In this tutorial I will show you how I installed Apache Spark on windows and how I setup Ipython notebook to work with it.
Before I begin with installing Spark, I have installed python. I used anaconda python distribution which has most number of popular python packages available. You can download the distribution from the below link:
https://www.continuum.io/downloads
I have downloaded Anaconda Python installer for version 3.5.
Okay once I installed the anaconda, for the IDE I have chosen to use IPython.
To install open the anaconda prompt, and enter the following command
conda install jupyter
Note if you already have ipython installed, you might want to update it using the following command
conda update jupyter
Now I have downloaded and installed spark from
http://spark.apache.org/downloads.html
I chose Spark 1.6.0 , package which was pre-built for hadoop 2.6 and later.
After downloading it, I copied the file to the C:\ drive and then unzipped it, then renamed the folder to spark. The following is the screenshot of the folder structure.
I renamed the file log4j.properties.template in the conf directory to log4j.properties and then opened it in notepad++ which is a nice and clean text editor, you can even use notepad.
I changed the line where it says
log4j.rootCategory=INFO, console
to
log4j.rootCategory=WARN, console
Doing this reduces the amount of ERROR messages which we see on the console, if you want to reduce even further you can change it to show only ERROR messages by changing it to
log4j.rootCategory=ERROR, console
after saving the file I have downloaded the hadoop binary file winutils.exe, even though Spark runs independently of Hadoop, there is a bug which searches for winutils.exe which is needed for hadoop, and throws up an error.
I have download the file from the below mentioned link
http://public-repo-1.hortonworks.com/hdp-win-alpha/winutils.exe
I have created a folder named winutils in c:\ and created bin directory and placed the winutils.exe file in it. The file location is as follows.

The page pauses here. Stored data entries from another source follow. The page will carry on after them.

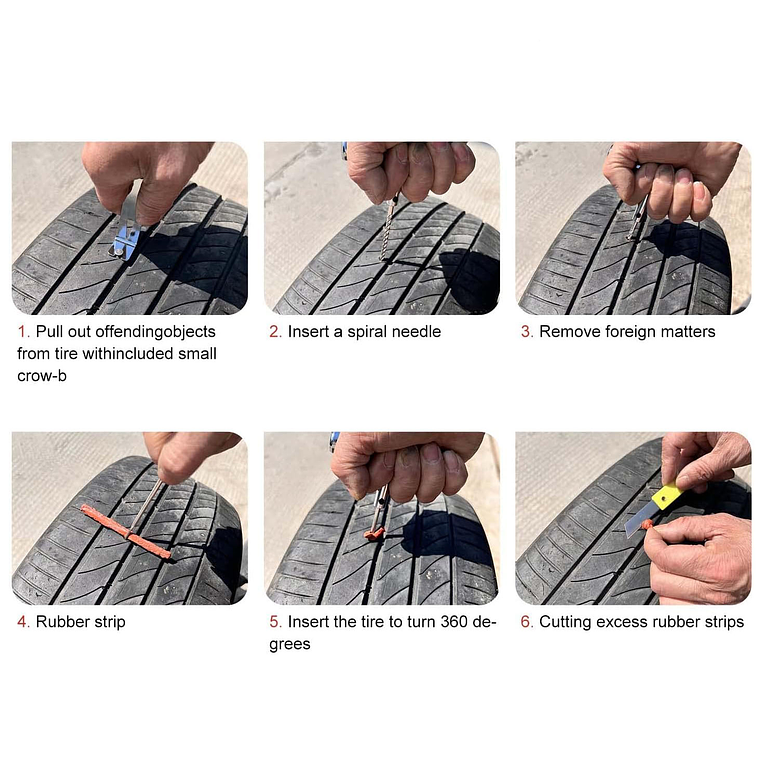 1. Pull out offendingobjects from tire withincluded small crow-b

2. Insert a spiral needle

3. Remove foreign matters

4. Rubber strip

5. Insert the tire to turn 360 degrees

6. Cutting excess rubber strips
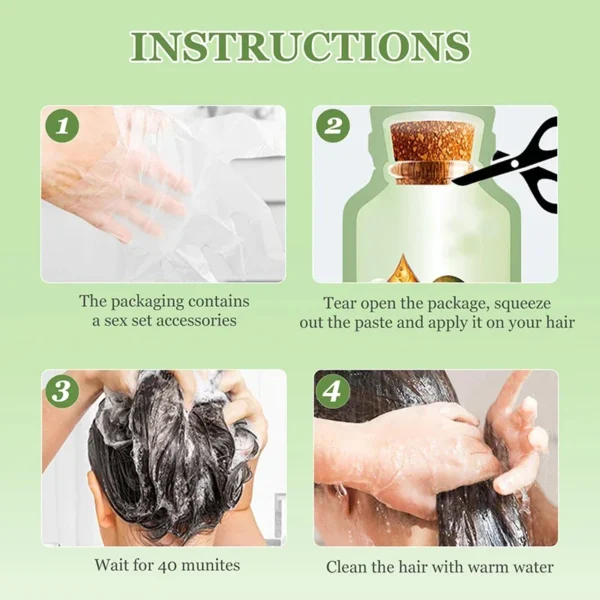 INSTRUCTIONS

1

The packaging contains a sex set accessories

2

Tear open the package, squeeze out the paste and apply it on your hair

3

Wait for 40 munites

4

Clean the hair with warm water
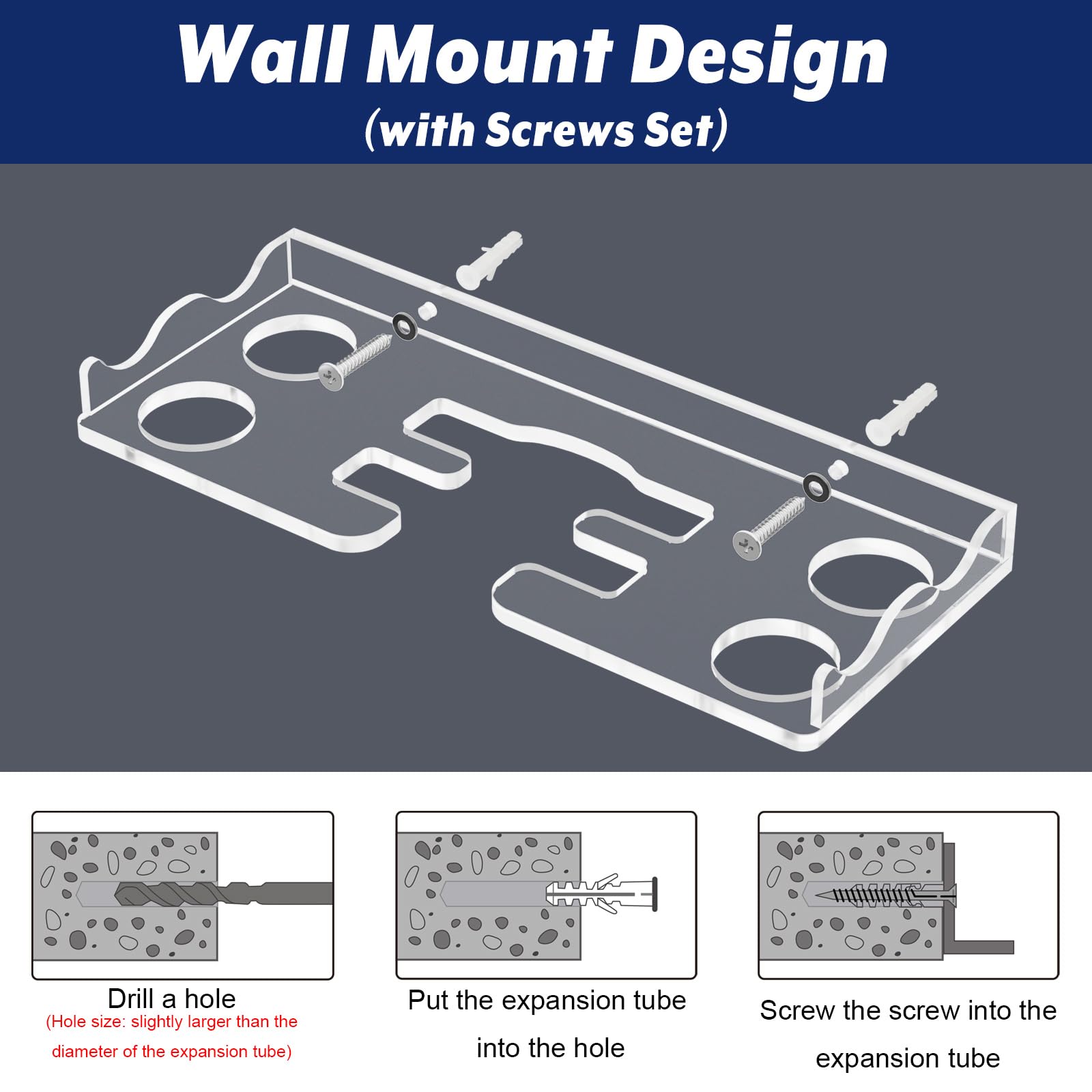 Wall Mount Design
(with Screws Set)

Drill a hole
(Hole size: slightly larger than the diameter of the expansion tube)

Put the expansion tube into the hole

Screw the screw into the expansion tube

C:\winutils\bin\winutils.exe
Now I have opened the system properties, and added the environment variables. You can open system properties by pressing WIN + R button which open’s up the run and enter sysdm.cpl
I then clicked on advanced tab and then on environment variables. Clicked new for the user variables and added the following
variable name as HADOOP_HOME and it's value as C:\winutils variable name as SPARK_HOME and it's value as C:\spark
Also clicked on path variable and added $SPARK_HOME$\bin at the end
Now to launch the spark , I just opened the command prompt and entered pyspark to open the spark shell.
Now, if you want to use IPython, set the below user variables to the environment variables in the system properties just like how HADOOP_HOME was set
variable name as PYSPARK_DRIVER_PYTHON and it's value as ipython variable name as PYSPARK_DRIVER_PYTHON_OPTS and it's value as: notebook
Now, when you launch the command prompt and enter pyspark, you will notice jupyter notebook being launched.